Overall, therefore, habitat deterioration is the strongest candidate as the cause of Willow Tit decline nationally. As well as increasing woodland drainage, degradation has been hypothesised to have occurred via a reduction in nest-site availability resulting from falls in the amount of dead wood and number of dead trees in woodland reducing nesting opportunities (Vanhinsbergh et al. 2003). This has yet to be tested formally, however, probably because historical data on quantities of dead wood are not available.

Information about conservation actions

The long-term decline of this species is most likely to have been caused by habitat degradation, and hence conservation actions and policies which aim to restore and create habitat are most likely to benefit this species.
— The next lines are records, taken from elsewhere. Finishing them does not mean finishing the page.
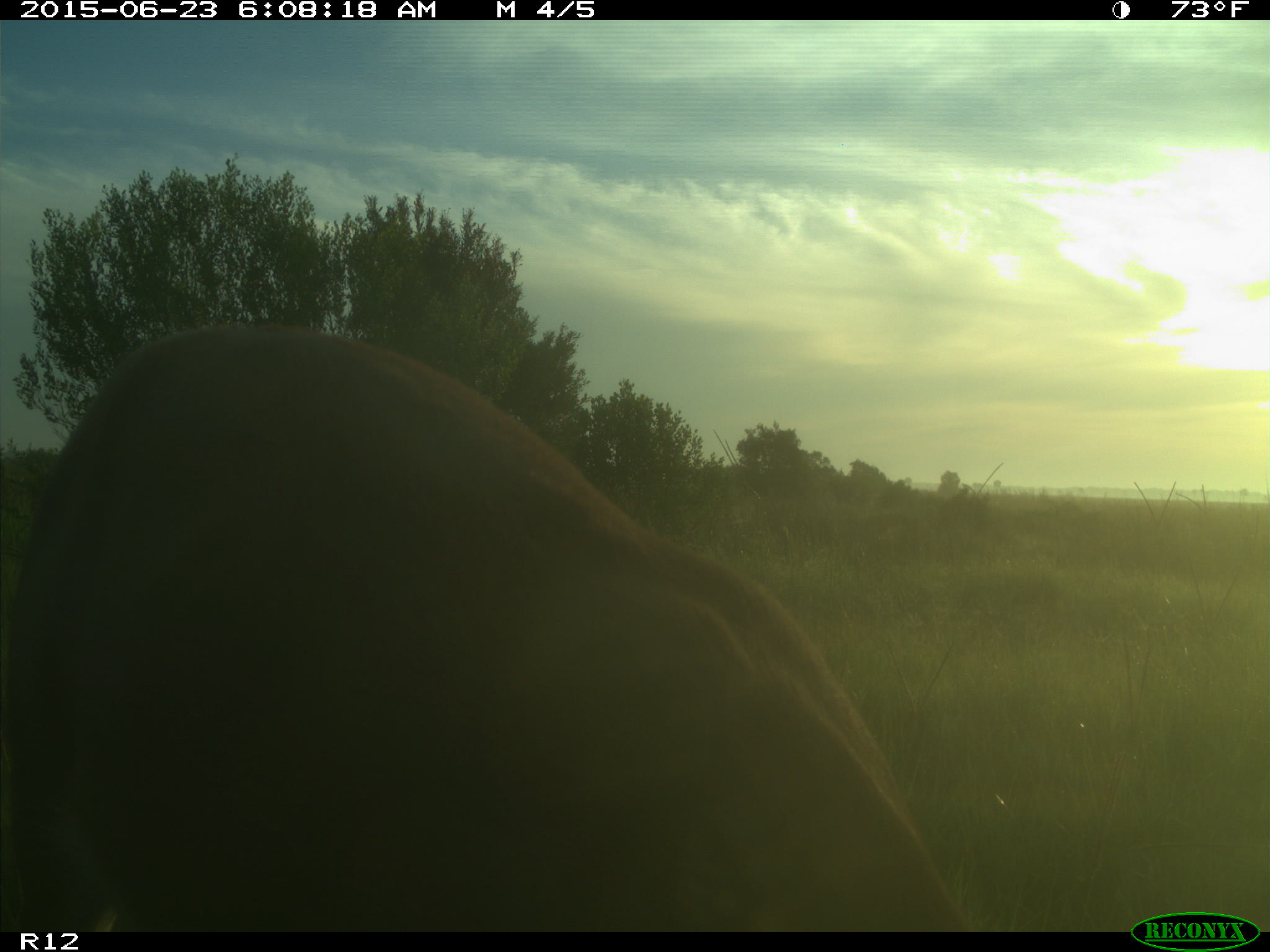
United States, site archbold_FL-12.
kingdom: Animalia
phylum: Chordata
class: Mammalia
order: Artiodactyla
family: Cervidae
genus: Odocoileus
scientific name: Odocoileus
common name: deer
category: unidentified deer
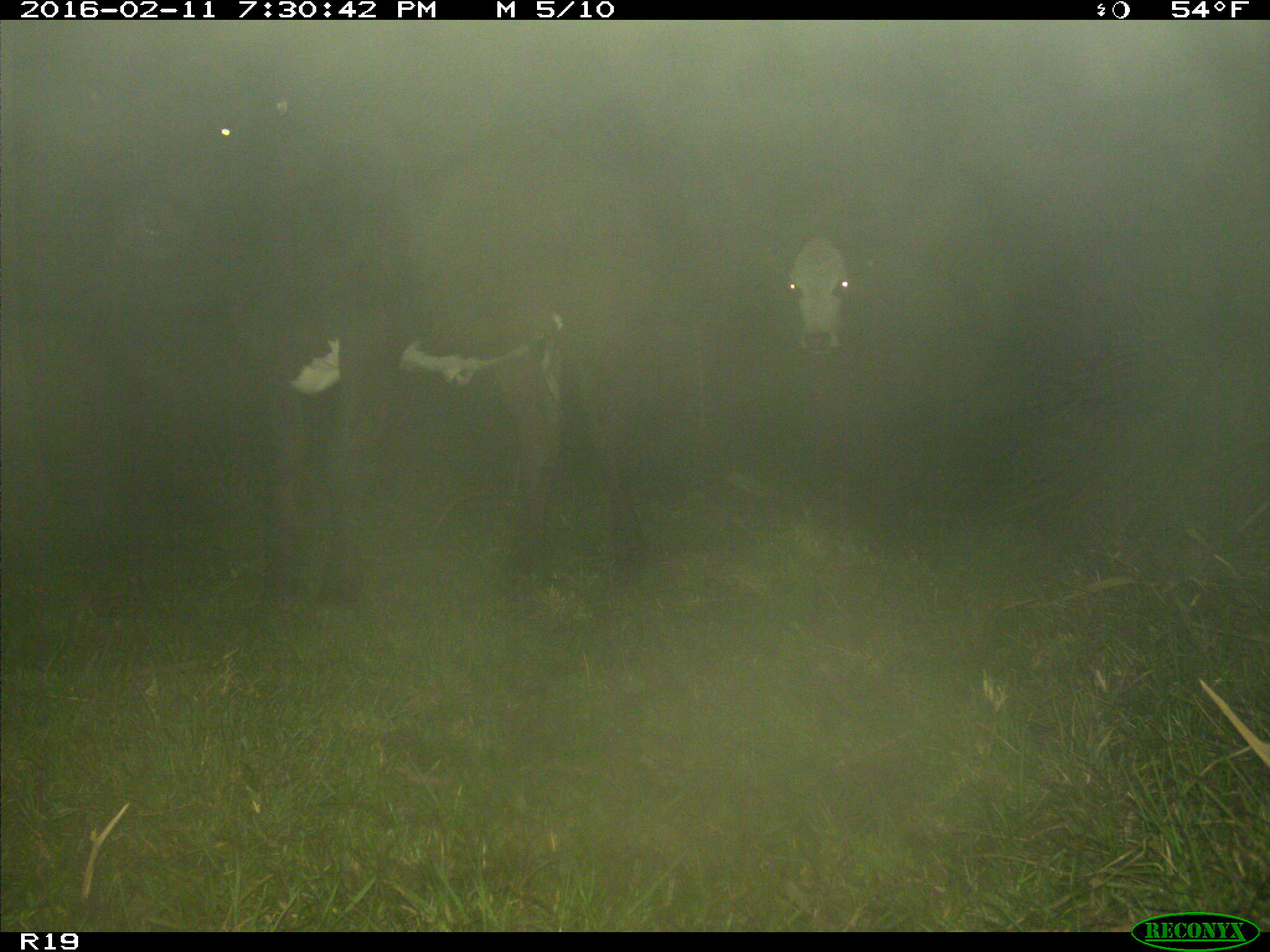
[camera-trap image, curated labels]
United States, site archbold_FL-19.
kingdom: Animalia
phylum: Chordata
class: Mammalia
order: Artiodactyla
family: Bovidae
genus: Bos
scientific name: Bos taurus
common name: domestic cow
Wet woodland also seems to be a particularly important habitat for Willow Tits, and one study found that soil water content was the only significant difference between sites which were still occupied and those which had been abandoned. This study concluded that "Habitat provision for Willow Tit should involve provision of young woodland patches with moist soils" (Lewis et al. 2009a). Another study identified deadwood of silver birch, elder and alder as the most frequent trees used for nest sites (Parry & Broughton 2019). Deterioration of the woodland understorey is also believed to be important (see Causes of Change section, above); actions to promote understorey habitat could include management to create a more open canopy and to control deer numbers.

It is also possible that increased interspecific competition for food and nest sites might be having some negative effects on local Willow Tit numbers, although the evidence does not suggest that this is likely to be the main cause of the general population decline. Nevertheless, it might be prudent to discourage the increased provision of food and nest boxes within and near Willow Tit strongholds as a precaution.